Guyuran Abu Bromo Juga Dirasakan Warga Pamekasan

Guyuran Abu Bromo Juga Dirasakan Warga Pamekasan

- detikNews
Kamis, 23 Des 2010 11:56 WIB
Guyuran Abu Bromo Juga Dirasakan Warga Pamekasan
Pamekasan - Selain mengguyur Surabaya, Sidoarjo dan Pasuruan, abu Gunung Bromo, Kamis (23/12/2010) juga dirasakan oleh sebagian warga Pamekasan, Madura. Abu Bromo ini dirasakan oleh peserta apel gelar pasukan pengamanan Natal dan tahun Baru.

Ratusan peserta apel Gelar Pasukan Pengamanan Natal yang dilaksanakan pukul 08.00 WIB hingga 09.30 WIB, tampak tertimpa hujan abu tipis. Butiran abu berwarna coklat kehitaman itu, tampak dominan diatas baju putih yang dikenakan personel Satreskrim
Polres Pamekasan.

Kontan saja, seusai apel, ke-20 orang anggota Satreskrim itu saling membersihkan baju. Utamanya bagian punggung, pundak dan krah baju. Reaksi yang sama dilakukan 20 anggota Pramuka yang ikut apel.

"Waduh, baju saya jadi kotor berdebu," celetuk Kanit 1 Pidum Satreskrim, Iptu Muhamad Syaiful, sembari membersihkan lengan bajunya yang tertimpa abu. "Saya yakin ini abu kiriman letusan Gunung Bromo," sambung Iptu Syaiful.

Pantauan detiksurabaya.Com di halaman Mapolres Pamekasan di Jalan Stadion, menunjukkan, abu tipis Gunung Bromo tampak menempel di kaca depan sejumlah mobil yang parkir di halaman mapolres.

Abu Gunung Bromo juga menempel di atas topi pet warna putih yang dikenakan Kasatlantas, AKP Mahmud, Guyuran hujan abu tipis Gunung Bromo, "Iku loh. Topiku kenek awune Bromo," ujarnya dalam bahasa Jawa.

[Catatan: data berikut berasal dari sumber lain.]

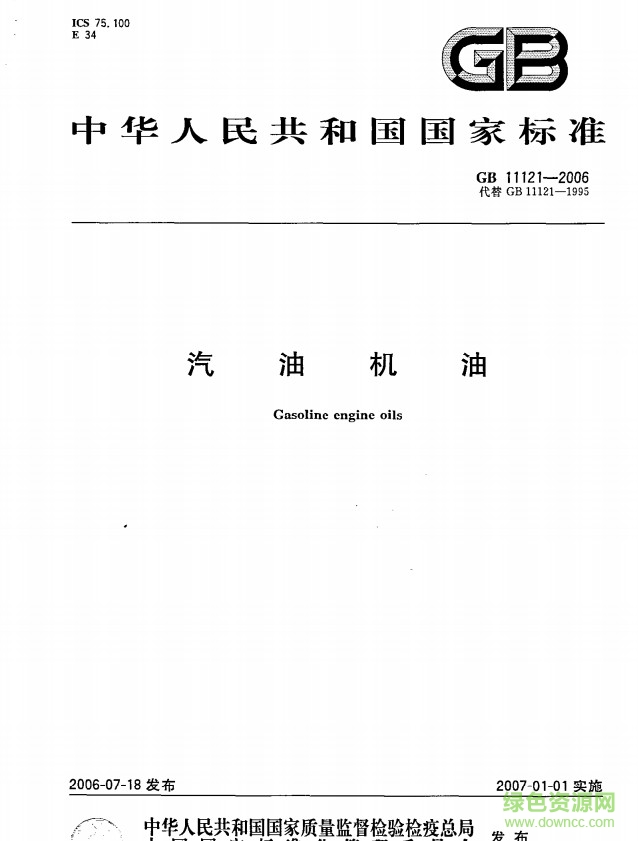 GB 11121-2006 汽油機(jī)油標(biāo)準(zhǔn) pdf高清版 0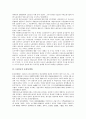[1922년][1922년 흑도회][1922년 흑우회][1922년 한인단체][동경동맹회][코민테른][태을교]1922년의 흑도회, 1922년의 흑우회, 1922년의 한인단체, 1922년의 동경동맹회, 1922년의 코민테른, 1922년의 태을교 분석 4페이지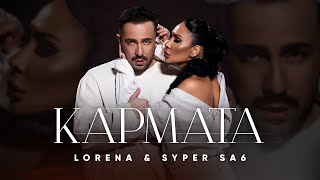 LORENA x SYPER SA6  KARMATA  ЛОРЕНА х СУПЕР САШ  КАРМАТА  Official video 4K 2024 [upl. by Adnilg]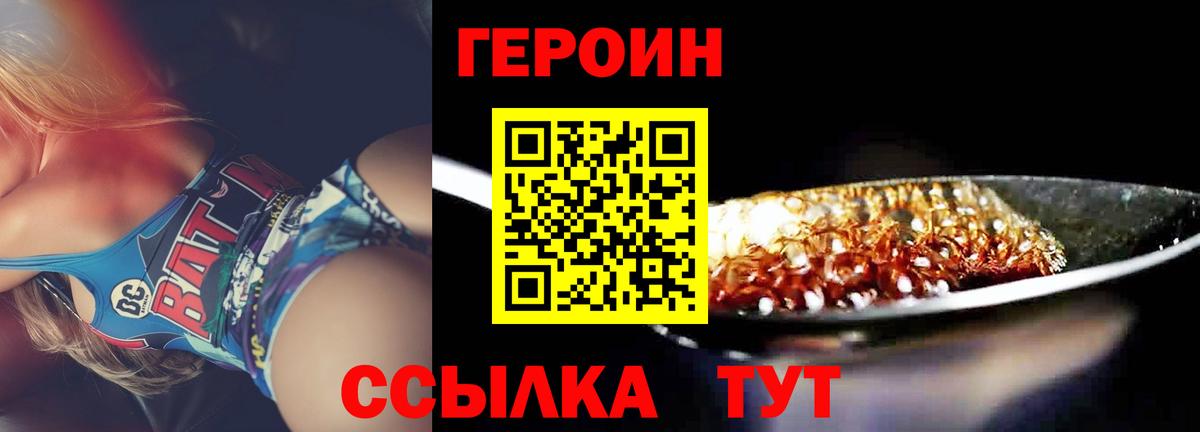 Барнаул  ГЕРОИН белый  Вход с VPN 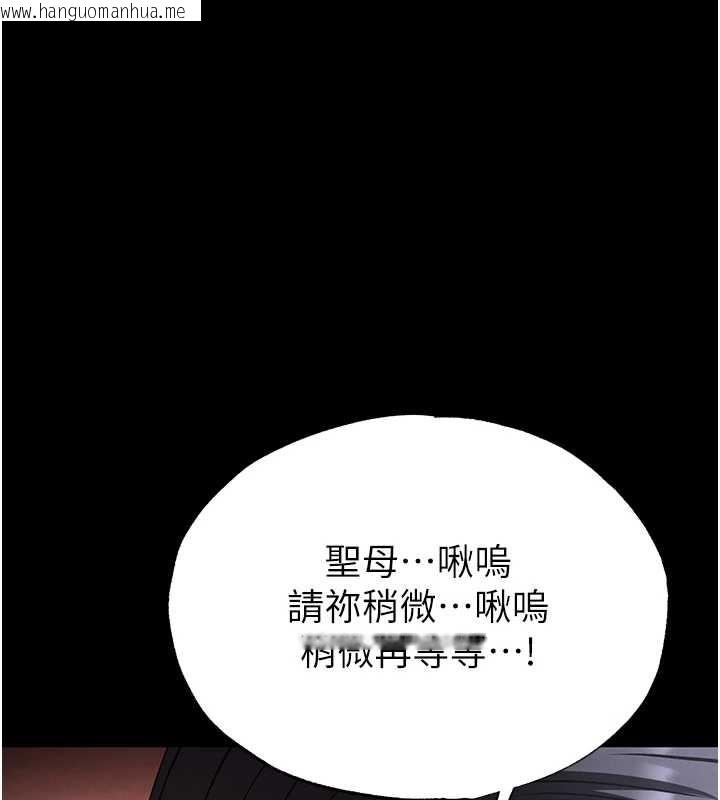 韩国漫画末日雕堡韩漫_末日雕堡-第54话-用龟头刮除那混蛋的精液在线免费阅读-韩国漫画-第201张图片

Hujan abu Gunung Bromo ternyata tak hanya mengguyur di kawasan Mapolres Jalan Stadion. Sejumlah warga yang tinggal di Desa Padelegan, Kecamatan Pademawu mengeluhkan abu Bromo.

"Sumur saya kotor akibat abu. Terpaksa saya harus menguras sebelum saya gunakan mandi," ujar Junaidi, warga Desa Padelegan.

Keluhan yang sama dilontarkan Haji Sulchan yang tinggal di Desa Tanjung, Kecamatan Pademawu. Meski tipis, hujan abu Gunung Bromo masih terasa hingga berita ini diturunkan.